Claims
- 1. A database management system for in-database clustering, comprising:
a first data table and a second data table, each data table including a plurality of rows of data; means for building a clustering model using the first data table; and means for applying the clustering model using the second data table to generate apply output data.
- 2. The database management system of claim 1, wherein:
the first data table and the second data table are the same data table.
- 3. The database management system of claim 1, wherein:
the first data table and the second data table are different data tables.
- 4. The database management system of claim 1, wherein the means for building a clustering model comprises:
a plurality of clustering model building routines.
- 5. The database management system of claim 4, wherein the plurality of clustering model building routines comprises probabilistic model routine and rule generation routine require at least one clustering algorithm to work with:
a K-means model building routine, an Orthogonal Partitioning Clustering model building routine, a mixture model building routine, a probabilistic model building routine, and a rule generation routine.
- 6. The database management system of claim 5, wherein the K-means model building routine comprises:
means for assigning each of at least of portion of the plurality of rows of data in the first data table to a cluster; and means for updating a centroid of at least one cluster.
- 7. The database management system of claim 6, wherein the means for assigning each of at least of portion of the plurality of rows of data in the first data table to a cluster comprises:
means for computing a distance metric to determine a distance between an input row of data in the first data table and each centroid of a cluster.

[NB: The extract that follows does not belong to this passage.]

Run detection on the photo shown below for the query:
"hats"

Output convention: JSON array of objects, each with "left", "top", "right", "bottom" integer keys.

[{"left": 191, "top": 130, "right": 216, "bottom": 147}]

- 8. The database management system of claim 7, wherein the means for updating a centroid of at least one cluster comprises:
means for replacing a current centroid of a cluster by a mean of rows of data in the first data table points assigned to the cluster.
- 9. The database management system of claim 5, wherein the mixture model building routine comprises:
means for assigning a row of data in the first data table to a component based on a probability that the row of data belong to a distribution of the component; and means for updating parameters of the distribution of the component using the row of data assigned to the component.
- 10. The database management system of claim 5, wherein the Orthogonal Partitioning Clustering model building routine comprises:
means for generating a hierarchical grid-based clustering model.
- 11. The database management system of claim 5, wherein the rule generation routine comprises:
means for extracting, for a group of clusters, a set of rules from information in histograms of the clusters.
- 12. The database management system of claim 11, wherein the clusters are generated by the Orthogonal Partitioning Clustering model building routine.
- 13. The database management system of claim 4, wherein the plurality of clustering model building routines comprises:
a K-means model building routine, an Orthogonal Partitioning Clustering model building routine, a mixture model building routine, a probabilistic model building routine, and a rule generation routine.
- 14. The database management system of claim 13, wherein the K-means model building routine comprises:
means for assigning each of at least of portion of the plurality of rows of data in the first data table to a cluster; and means for updating a centroid of at least one cluster.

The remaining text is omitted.